Lucas Vingtrinier, Niçois de 29 ans, a été attiré par «la médecine rurale» et «la pluralité de l’exercice». De garde cette nuit, il a été appelé pour une réanimation à l’hôpital. Il enchaîne avec une journée de consultation. C’est lui qui s’occupera de la main gonflée et des ordonnances périmées. Depuis la fin de son stage, il est la recrue de la maison de santé. De deux ans sa cadette, Héléna Da Silva espère suivre ce chemin. En neuvième année d’études, elle aime cette «médecine d’urgence» et la «polyvalence entre l’hôpital et la ville». «Dans ma promo, je ne connais pas un seul élève qui veut s’installer seul», dit-elle. Dans celle d’Hélène Giraud, seuls 30% des diplômés sont en cabinet.

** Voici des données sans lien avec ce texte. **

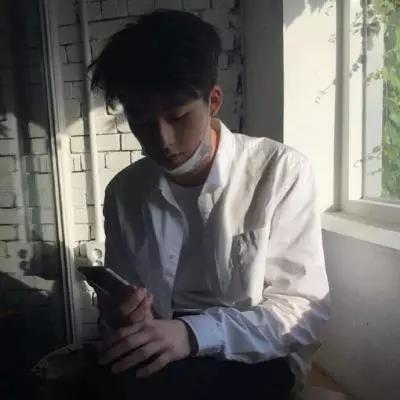 �İ������к����������ֺ���������-�ɰ���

La vallée de la Roya est enclavée dans ses montagnes et coincée contre l’Italie. Menton et ses cabinets sont à trentre minutes de route sinueuse. Nice et ses hôpitaux à plus d’une heure. Le docteur Gerschtein décrit une patientèle «plus âgée» qu’ailleurs, dans «des conditions socio-économiques plus difficiles» et avec «plus de pathologies chroniques». Renforcer l’offre de médecins permet d’éviter le renoncement aux soins. En plus des sept généralistes, se relaient tous les jours des kinés, dentistes, orthophonistes, toutes les semaines un psychologue, tous les mois sage-femme, ophtalmologue, podologue. Et occasionnellement endocrinologue, diététicien, pneumologue. Le matériel est sur place, même les radios et les échos. La mairie loue les locaux. «Ça permet aux personnes qui ont le plus besoin d’un accompagnement médical de rester ici et de pérenniser nos structures médico-sociales, se félicite le maire LR de Breil, Sébastien Olharan. C’est 600 emplois à la clé. Et autant de familles qui vivent ici. C’est un élément central de la qualité de vie dans la vallée.» Plus de 4 300 patients sont suivis par un médecin traitant sur les 6 000 habitants du secteur. Il faut compter une journée pour obtenir une consultation à Breil, contre cinq à huit sur le littoral.

«Aller à l’hôpital à Nice, c’est la croix et la bannière»

La maison de santé se projette. Depuis 2018, des consultations sont organisées tous les jours à Tende, tout en haut de la vallée. Pendant la tempête Alex, les médecins ont déployé une «organisation de crise», procédé aux évacuations et poursuivi leurs consultations. Depuis 2022, l’ARS «expérimente un modèle unique en France d’annexe pharmaceutique en territoire fragile». Les habitants de Tende devraient bientôt bénéficier d’une extension de la pharmacie de Breil. Le projet se tourne aussi vers le littoral. Cet été, trois médecins ont été recrutés pour l’ouverture d’une autre maison de santé pluriprofessionnelle adossée à l’hôpital de Menton, au bord du désert médical.

Jean-Pierre Gaetti ressort avec des antibiotiques pour dégonfler ses doigts. Julien Allard repart avec ses ordonnances. «C’est super rapide. Avec cette maison de santé, je suis autonome. Il me suffit d’appeler, expose-t-il. Aller à l’hôpital à Nice, c’est la croix et la bannière. Il faut faire deux heures de route, attendre sur place.» D’autant que les ambulances rechignent à prendre en charge des patients dans la vallée. Le téléphone sonne : «Cabinet médical, bonjour !» Une douleur à l’oreille à l’autre bout du fil. Rendez-vous pris le soir même avec le médecin traitant.